The ability of IGF-I to circumvent the effect of IFN-γ may be explained by our previous finding which showed a role for IGF-I in the induction of the alternative activation of macrophages 8. Macrophage activation leads to the generation of different metabolic products of L-arginine. When L-arginine is catalysed by inducible nitric oxide synthase (iNOS), nitric oxide (NO), a leishmanicidal product that is indispensable for the control of the parasite, is produced. However, when L-arginine is hydrolysed by arginase, polyamines are generated that are essential nutrients for Leishmania growth 22, 23. The present results suggest that macrophage intrinsic IGF-I also affects this pathway. Further, this hypothesis is supported by a study in which the inhibition of the intracellular killing of parasites in IFN-γ-treated cells was observed when arginase was added to the culture media 24. Overall, our results suggest an essential role for IGF-I in Leishmania growth within macrophages and apparently circumventing the effect of IFN-γ.

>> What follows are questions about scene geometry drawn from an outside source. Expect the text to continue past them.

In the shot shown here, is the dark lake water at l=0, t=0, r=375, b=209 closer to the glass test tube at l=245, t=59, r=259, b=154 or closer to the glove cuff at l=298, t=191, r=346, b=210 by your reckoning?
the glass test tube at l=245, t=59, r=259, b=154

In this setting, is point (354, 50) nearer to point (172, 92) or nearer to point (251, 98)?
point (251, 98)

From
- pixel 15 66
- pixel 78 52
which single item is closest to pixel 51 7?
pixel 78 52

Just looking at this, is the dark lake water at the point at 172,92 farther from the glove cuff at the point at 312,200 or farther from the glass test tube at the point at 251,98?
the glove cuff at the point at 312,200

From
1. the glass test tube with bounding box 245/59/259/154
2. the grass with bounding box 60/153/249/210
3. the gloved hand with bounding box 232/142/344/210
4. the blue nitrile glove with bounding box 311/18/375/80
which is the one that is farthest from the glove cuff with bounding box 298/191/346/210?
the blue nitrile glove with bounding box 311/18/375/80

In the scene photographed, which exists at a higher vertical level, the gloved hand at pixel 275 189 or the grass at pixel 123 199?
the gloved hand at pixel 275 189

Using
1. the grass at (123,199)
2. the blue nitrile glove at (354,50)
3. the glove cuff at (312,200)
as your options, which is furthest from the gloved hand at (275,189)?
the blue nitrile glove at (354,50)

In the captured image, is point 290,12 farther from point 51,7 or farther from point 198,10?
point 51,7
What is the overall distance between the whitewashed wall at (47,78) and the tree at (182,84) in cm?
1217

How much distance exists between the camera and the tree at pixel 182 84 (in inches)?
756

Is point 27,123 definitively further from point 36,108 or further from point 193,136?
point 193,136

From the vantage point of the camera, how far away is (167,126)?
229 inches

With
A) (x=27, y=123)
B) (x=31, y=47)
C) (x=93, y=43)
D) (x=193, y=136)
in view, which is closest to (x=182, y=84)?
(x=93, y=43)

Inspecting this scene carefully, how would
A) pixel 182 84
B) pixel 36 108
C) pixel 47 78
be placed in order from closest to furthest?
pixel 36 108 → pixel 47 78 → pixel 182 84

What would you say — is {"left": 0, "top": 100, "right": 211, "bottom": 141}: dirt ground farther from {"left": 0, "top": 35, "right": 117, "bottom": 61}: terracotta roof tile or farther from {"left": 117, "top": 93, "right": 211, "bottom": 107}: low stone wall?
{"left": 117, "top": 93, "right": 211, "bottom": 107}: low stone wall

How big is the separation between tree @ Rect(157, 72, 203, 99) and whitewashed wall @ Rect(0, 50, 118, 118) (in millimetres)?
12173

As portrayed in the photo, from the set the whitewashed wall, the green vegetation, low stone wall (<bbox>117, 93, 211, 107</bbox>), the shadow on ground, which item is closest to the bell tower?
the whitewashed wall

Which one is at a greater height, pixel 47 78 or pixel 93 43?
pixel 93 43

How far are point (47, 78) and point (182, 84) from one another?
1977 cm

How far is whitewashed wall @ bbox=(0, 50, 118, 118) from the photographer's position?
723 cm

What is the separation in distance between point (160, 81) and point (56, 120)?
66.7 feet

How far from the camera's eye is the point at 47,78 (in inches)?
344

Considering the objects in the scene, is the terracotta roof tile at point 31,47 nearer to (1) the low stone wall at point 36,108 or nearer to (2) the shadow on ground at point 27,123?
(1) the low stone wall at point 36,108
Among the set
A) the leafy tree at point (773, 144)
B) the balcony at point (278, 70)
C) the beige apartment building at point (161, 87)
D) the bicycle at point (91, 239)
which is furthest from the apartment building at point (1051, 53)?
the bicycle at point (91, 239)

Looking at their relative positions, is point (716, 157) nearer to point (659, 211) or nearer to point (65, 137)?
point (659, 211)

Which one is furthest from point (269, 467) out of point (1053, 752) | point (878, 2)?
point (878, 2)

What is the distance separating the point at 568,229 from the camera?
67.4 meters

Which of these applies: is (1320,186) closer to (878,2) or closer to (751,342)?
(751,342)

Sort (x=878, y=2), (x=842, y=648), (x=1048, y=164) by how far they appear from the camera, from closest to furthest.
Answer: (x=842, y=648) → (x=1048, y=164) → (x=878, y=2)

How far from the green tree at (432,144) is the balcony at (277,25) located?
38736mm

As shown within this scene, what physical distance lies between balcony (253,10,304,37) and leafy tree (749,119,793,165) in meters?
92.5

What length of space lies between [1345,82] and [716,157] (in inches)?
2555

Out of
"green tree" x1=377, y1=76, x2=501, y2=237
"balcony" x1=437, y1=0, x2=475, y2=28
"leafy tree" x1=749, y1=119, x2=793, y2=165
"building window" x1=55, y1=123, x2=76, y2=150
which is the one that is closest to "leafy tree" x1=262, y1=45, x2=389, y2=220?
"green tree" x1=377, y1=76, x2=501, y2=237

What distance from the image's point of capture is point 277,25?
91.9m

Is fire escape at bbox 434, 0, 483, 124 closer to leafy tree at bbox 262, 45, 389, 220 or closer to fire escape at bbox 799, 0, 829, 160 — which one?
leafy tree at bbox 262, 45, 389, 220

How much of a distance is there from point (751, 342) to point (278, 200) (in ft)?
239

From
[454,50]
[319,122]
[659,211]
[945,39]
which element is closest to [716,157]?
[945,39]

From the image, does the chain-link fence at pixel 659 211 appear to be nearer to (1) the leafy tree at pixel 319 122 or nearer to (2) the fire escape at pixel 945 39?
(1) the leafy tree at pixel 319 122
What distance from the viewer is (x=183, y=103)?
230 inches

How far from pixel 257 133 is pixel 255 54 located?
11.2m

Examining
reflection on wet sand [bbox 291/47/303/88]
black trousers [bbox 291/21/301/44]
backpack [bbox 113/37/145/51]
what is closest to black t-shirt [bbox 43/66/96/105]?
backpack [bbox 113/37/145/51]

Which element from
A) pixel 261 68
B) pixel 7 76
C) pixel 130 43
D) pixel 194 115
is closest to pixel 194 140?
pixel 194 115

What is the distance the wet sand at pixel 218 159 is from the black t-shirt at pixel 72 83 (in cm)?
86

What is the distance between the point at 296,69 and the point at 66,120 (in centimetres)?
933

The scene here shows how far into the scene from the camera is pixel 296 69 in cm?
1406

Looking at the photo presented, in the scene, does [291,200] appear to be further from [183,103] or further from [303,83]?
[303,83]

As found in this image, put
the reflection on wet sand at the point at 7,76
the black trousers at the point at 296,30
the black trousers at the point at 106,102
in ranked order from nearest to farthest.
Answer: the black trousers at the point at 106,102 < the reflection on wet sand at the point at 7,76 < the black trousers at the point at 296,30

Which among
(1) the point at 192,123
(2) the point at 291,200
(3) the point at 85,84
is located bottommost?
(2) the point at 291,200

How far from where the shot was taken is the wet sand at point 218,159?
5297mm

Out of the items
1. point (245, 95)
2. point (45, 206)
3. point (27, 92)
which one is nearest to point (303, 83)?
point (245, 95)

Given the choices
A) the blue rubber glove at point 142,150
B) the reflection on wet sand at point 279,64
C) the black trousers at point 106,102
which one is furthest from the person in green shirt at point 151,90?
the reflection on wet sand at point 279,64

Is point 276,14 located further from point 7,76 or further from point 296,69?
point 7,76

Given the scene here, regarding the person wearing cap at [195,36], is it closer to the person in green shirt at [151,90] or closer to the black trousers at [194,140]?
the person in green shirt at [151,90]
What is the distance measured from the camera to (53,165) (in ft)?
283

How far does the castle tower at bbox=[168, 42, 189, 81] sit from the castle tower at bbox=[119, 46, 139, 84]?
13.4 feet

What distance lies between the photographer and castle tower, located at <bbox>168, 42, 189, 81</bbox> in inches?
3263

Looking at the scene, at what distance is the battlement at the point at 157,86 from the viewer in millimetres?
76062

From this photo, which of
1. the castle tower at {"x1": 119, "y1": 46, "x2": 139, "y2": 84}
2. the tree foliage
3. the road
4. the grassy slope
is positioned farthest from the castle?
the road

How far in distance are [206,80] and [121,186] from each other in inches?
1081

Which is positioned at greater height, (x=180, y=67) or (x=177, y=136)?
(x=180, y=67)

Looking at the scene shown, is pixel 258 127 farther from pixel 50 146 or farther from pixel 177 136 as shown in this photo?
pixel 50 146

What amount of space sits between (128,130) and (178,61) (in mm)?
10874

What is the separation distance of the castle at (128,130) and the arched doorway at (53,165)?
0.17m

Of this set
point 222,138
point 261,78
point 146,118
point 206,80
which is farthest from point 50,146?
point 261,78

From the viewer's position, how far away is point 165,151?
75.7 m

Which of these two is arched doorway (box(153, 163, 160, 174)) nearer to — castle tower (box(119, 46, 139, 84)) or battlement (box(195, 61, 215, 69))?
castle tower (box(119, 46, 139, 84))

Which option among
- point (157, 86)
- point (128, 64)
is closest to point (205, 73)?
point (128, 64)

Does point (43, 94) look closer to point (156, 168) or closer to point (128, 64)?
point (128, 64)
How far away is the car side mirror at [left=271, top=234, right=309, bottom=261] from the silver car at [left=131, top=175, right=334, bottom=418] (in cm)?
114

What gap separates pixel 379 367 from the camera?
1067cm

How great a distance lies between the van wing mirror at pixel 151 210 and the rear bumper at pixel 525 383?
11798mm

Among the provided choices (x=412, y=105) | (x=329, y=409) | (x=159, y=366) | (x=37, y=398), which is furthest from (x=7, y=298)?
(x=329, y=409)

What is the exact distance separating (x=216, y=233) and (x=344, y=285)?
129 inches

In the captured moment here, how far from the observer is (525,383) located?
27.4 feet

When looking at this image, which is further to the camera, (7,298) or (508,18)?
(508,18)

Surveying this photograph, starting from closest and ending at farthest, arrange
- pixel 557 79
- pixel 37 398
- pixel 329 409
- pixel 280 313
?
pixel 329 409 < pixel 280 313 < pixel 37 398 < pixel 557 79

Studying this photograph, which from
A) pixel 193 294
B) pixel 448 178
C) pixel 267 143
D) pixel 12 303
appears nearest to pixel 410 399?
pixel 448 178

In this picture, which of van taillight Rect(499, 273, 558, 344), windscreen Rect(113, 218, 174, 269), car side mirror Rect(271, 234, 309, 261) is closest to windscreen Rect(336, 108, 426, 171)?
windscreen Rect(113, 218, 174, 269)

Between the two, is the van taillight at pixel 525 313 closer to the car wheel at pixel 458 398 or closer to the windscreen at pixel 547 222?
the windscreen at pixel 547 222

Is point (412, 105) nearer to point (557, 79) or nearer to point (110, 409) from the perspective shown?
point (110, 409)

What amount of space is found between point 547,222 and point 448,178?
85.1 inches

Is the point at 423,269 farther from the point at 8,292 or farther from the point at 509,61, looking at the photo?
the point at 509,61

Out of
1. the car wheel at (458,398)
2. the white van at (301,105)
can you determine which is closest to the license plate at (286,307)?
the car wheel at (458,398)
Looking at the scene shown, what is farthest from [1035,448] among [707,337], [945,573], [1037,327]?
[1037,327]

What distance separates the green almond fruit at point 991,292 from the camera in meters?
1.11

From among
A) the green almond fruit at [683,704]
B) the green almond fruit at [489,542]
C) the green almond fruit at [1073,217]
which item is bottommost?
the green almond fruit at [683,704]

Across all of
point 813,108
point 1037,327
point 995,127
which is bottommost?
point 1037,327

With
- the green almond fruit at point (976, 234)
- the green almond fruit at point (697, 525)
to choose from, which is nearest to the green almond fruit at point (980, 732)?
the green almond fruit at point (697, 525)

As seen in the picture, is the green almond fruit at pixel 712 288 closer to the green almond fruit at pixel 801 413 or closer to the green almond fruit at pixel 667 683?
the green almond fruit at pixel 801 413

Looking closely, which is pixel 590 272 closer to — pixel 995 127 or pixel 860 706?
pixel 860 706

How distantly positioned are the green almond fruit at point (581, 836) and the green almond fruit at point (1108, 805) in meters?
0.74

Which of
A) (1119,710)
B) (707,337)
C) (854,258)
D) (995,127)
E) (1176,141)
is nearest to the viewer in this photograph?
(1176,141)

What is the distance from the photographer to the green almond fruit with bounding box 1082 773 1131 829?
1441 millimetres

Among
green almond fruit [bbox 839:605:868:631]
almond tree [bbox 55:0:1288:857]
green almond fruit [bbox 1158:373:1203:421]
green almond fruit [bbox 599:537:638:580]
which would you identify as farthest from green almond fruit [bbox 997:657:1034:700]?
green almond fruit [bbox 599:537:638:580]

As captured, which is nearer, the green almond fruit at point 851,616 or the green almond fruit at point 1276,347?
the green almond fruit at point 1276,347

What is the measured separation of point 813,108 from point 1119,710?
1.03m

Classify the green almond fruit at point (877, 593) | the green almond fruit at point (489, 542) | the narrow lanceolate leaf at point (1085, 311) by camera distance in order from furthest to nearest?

In this study, we report the co-localization of intrinsic IGF-I and Leishmania and suggest a direct interaction and effect of IGF-I on Leishmania within infected macrophages. Further, we show a parallel reduction in both IGF-I expression and parasite load following IFN-γ stimulus, and a recovery of the parasite load following the addition of extrinsic IGF-I, which suggests the crucial involvement of intrinsic IGF-I in Leishmania parasite growth within macrophages. This study opens a broad area of research on the interactions of IGF-I and Th1 and Th2 cytokines with related signalling pathways.